Getting the transpose of RowMatrix in Java:
public static RowMatrix transposeRM(JavaSparkContext jsc, RowMatrix mat){
List<Vector> newList=new ArrayList<Vector>();
List<Vector> vs = mat.rows().toJavaRDD().collect();
double [][] tmp=new double[(int)mat.numCols()][(int)mat.numRows()] ;
for(int i=0; i < vs.size(); i++){
double[] rr=vs.get(i).toArray();
for(int j=0; j < mat.numCols(); j++){
tmp[j][i]=rr[j];
}
}
for(int i=0; i < mat.numCols();i++)
newList.add(Vectors.dense(tmp[i]));
JavaRDD<Vector> rows2 = jsc.parallelize(newList);
RowMatrix newmat = new RowMatrix(rows2.rdd());
return (newmat);
}
You are correct: there is no
RowMatrix.transpose()
method.

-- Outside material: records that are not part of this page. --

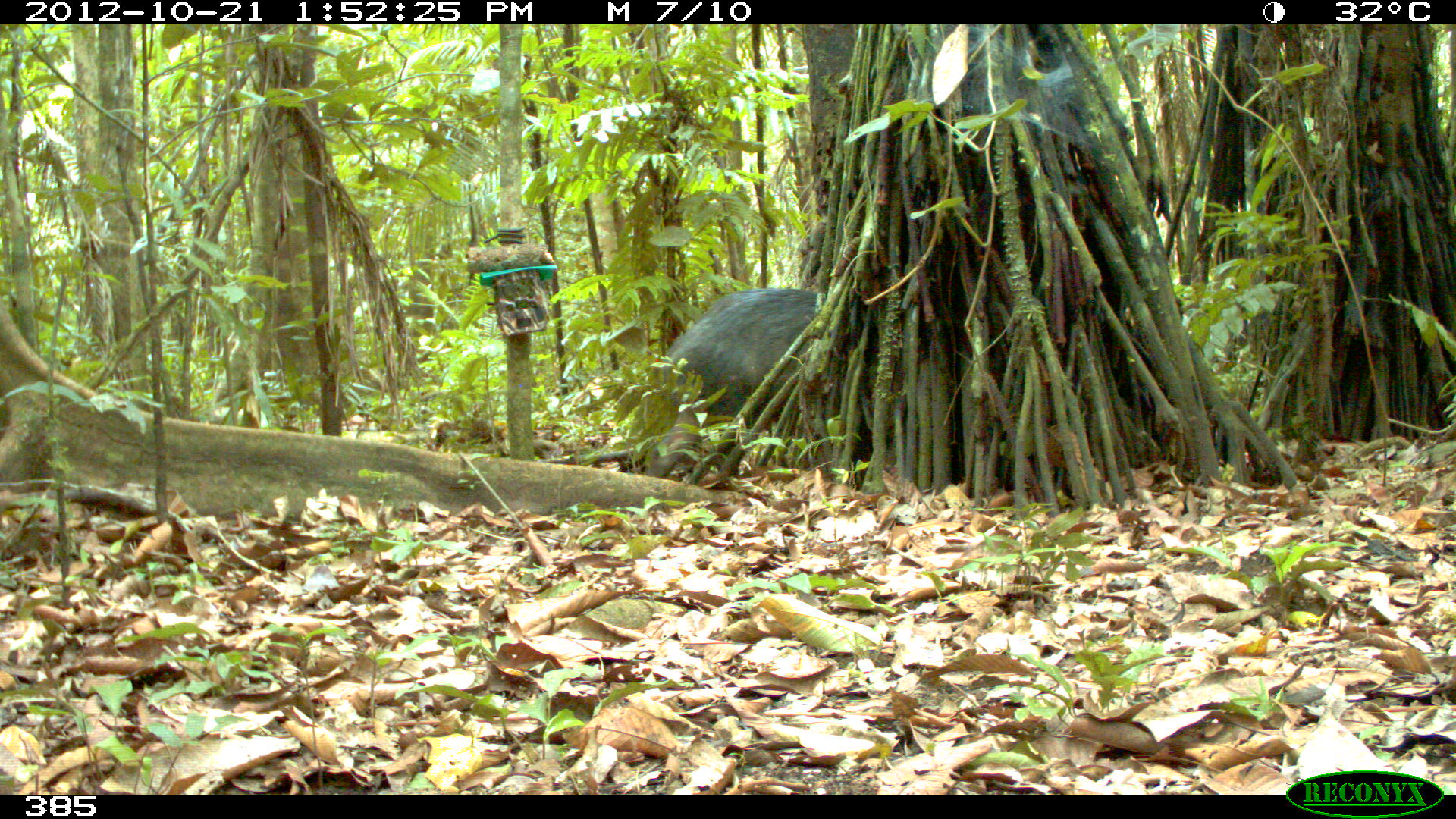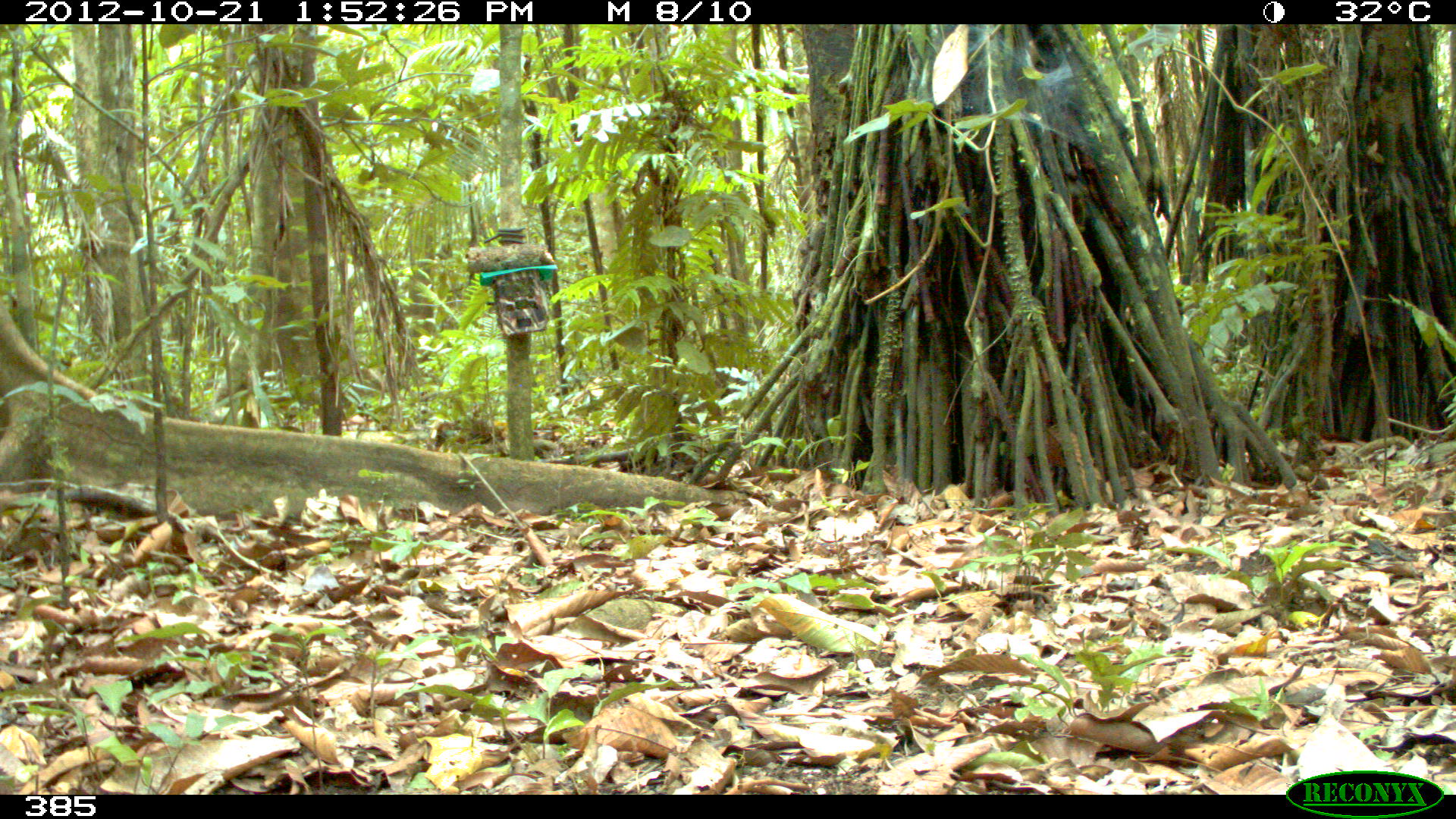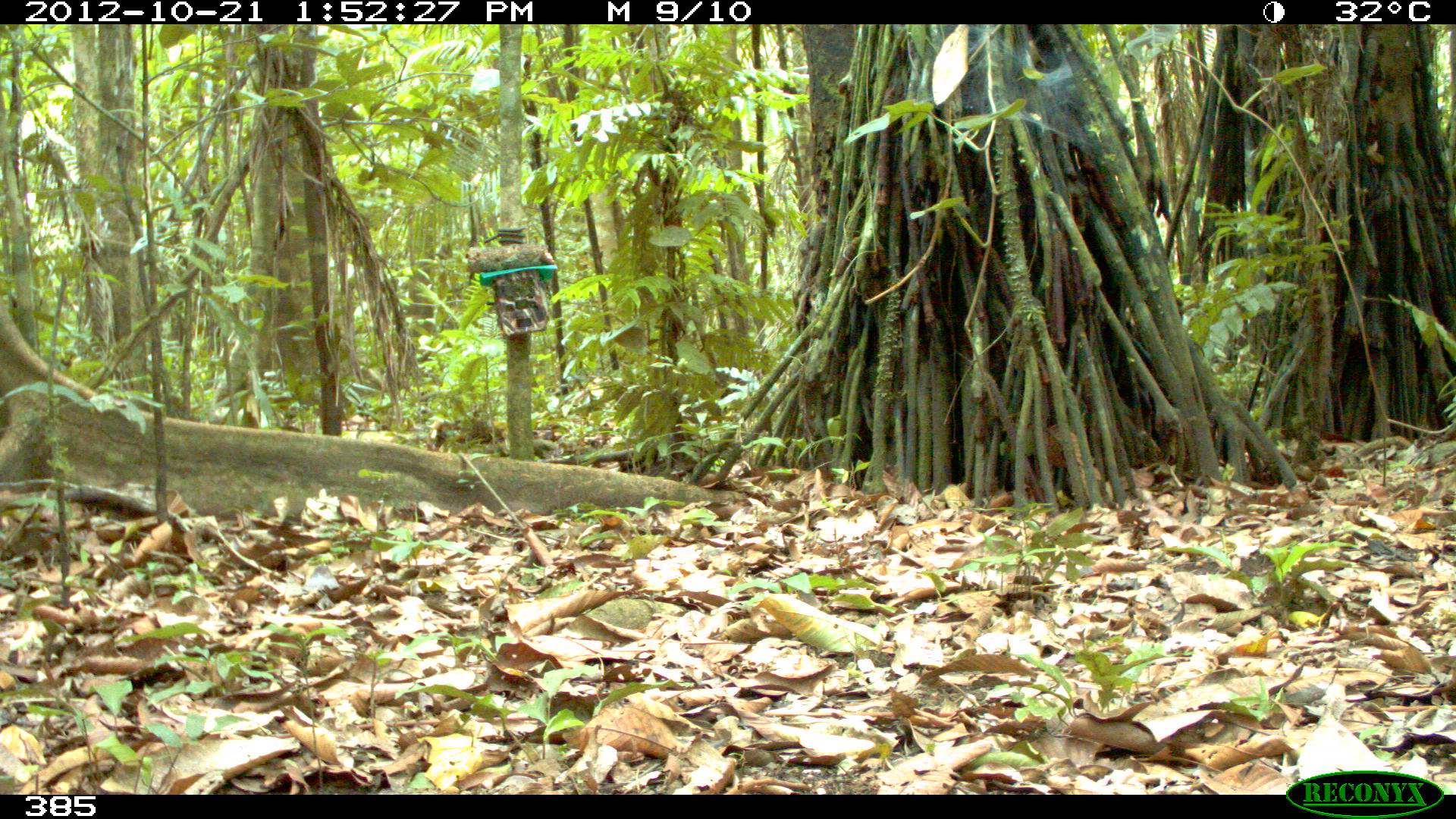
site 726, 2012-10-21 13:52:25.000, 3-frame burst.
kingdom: Animalia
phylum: Chordata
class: Mammalia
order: Artiodactyla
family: Tayassuidae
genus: Tayassu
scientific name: Tayassu pecari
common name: white-lipped peccary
Tayassu pecari (white-lipped peccary).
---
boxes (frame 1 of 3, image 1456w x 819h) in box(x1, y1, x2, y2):
tayassu pecari: box(646, 288, 825, 479)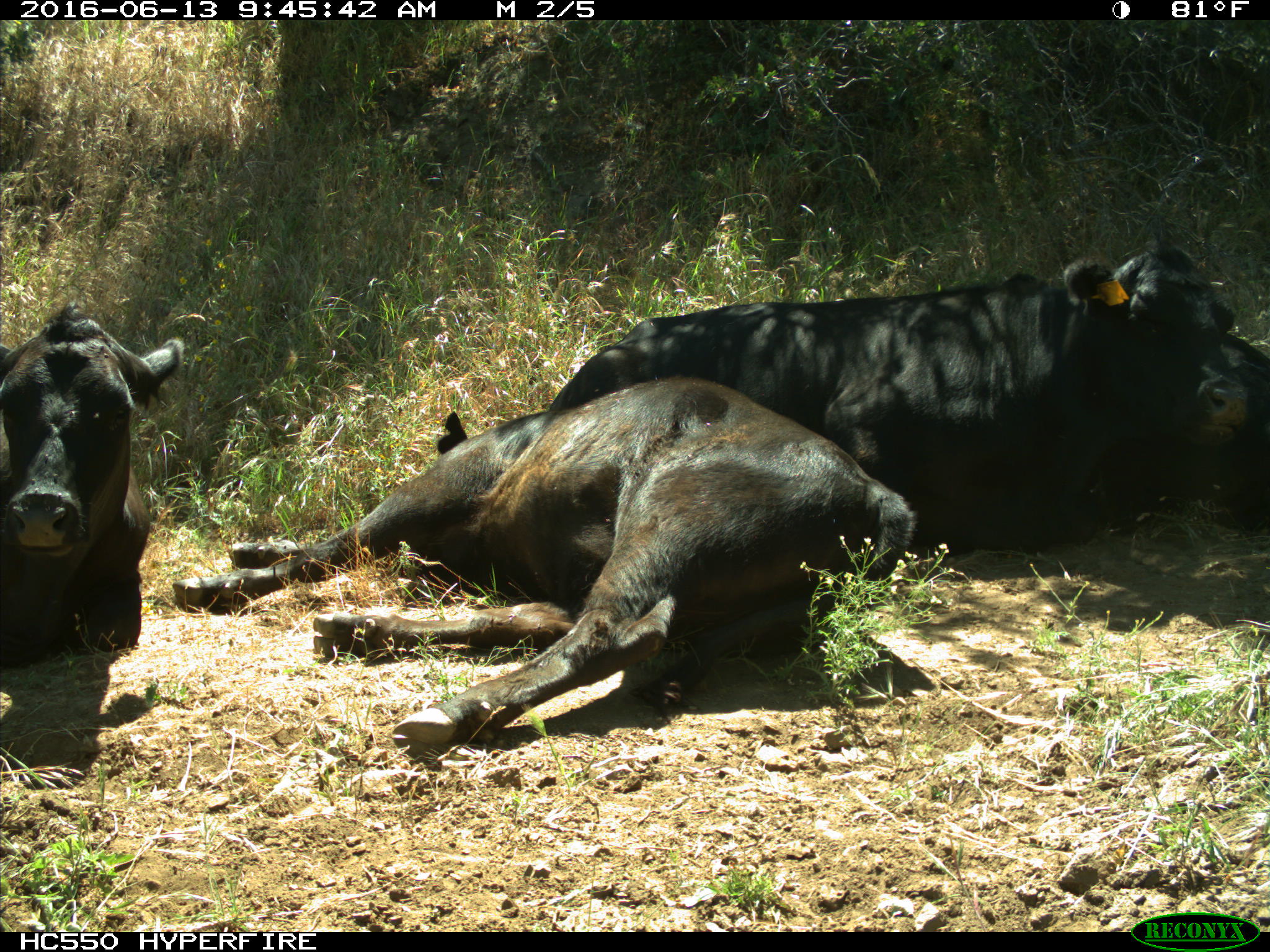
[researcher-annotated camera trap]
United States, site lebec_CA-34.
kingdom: Animalia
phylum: Chordata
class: Mammalia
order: Artiodactyla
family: Bovidae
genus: Bos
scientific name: Bos taurus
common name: domestic cow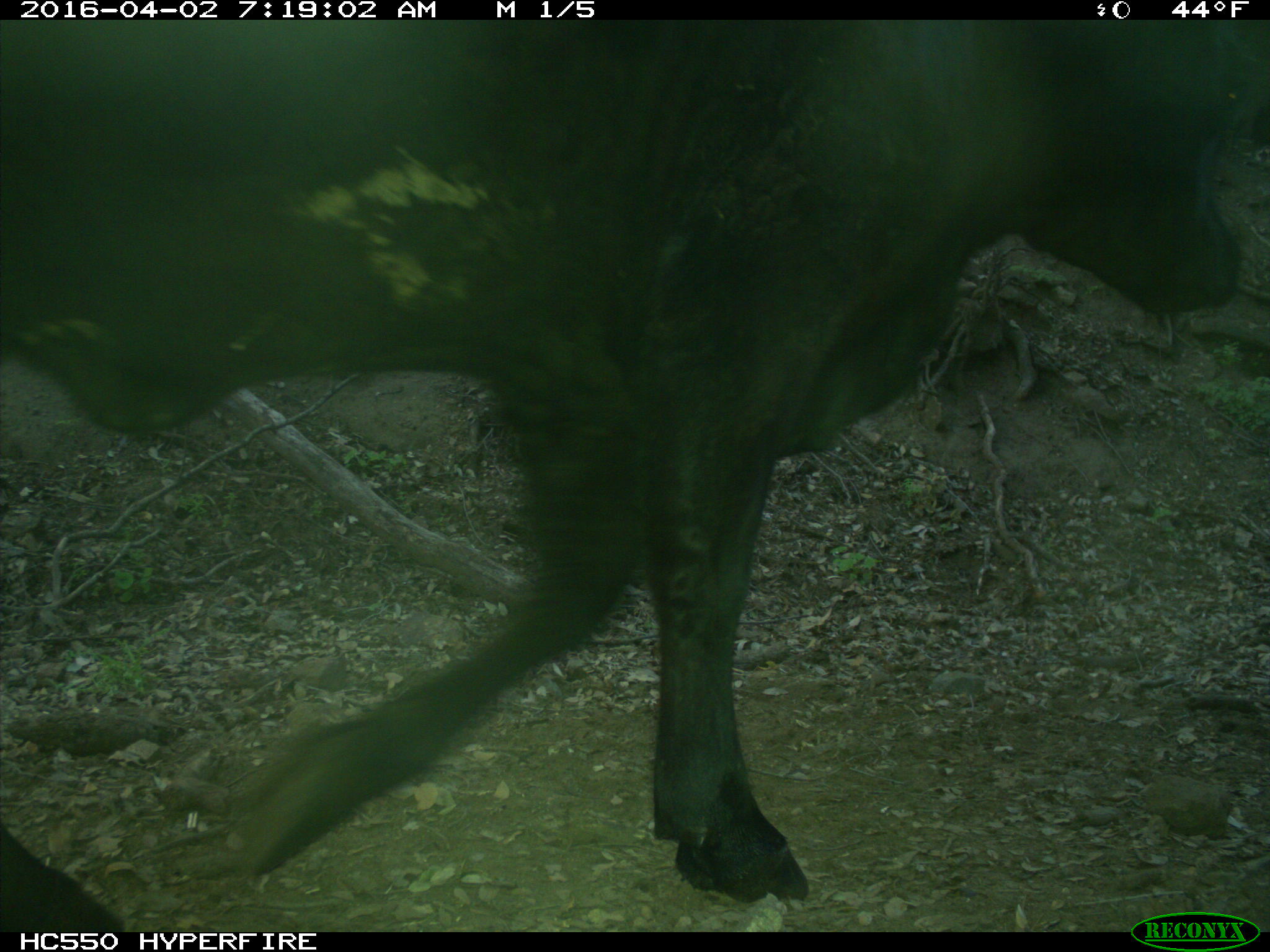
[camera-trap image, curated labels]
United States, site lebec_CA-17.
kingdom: Animalia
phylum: Chordata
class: Mammalia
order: Artiodactyla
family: Bovidae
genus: Bos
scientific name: Bos taurus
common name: domestic cow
Bos taurus (domestic cow).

You will need to do this operation manually.
Here is the non-distributed/local matrix versions:
def transpose(m: Array[Array[Double]]): Array[Array[Double]] = {
(for {
c <- m(0).indices
} yield m.map(_(c)) ).toArray
}
The distributed version would be along the following lines:
origMatRdd.rows.zipWithIndex.map{ case (rvect, i) =>
rvect.zipWithIndex.map{ case (ax, j) => ((j,(i,ax))
}.groupByKey
.sortBy{ case (i, ax) => i }
.foldByKey(new DenseVector(origMatRdd.numRows())) { case (dv, (ix,ax)) =>
dv(ix) = ax
}
Caveat: I have not tested the above: it will have bugs. But the basic approach is valid - and similar to work I had done in the past for a small LinAlg library for spark.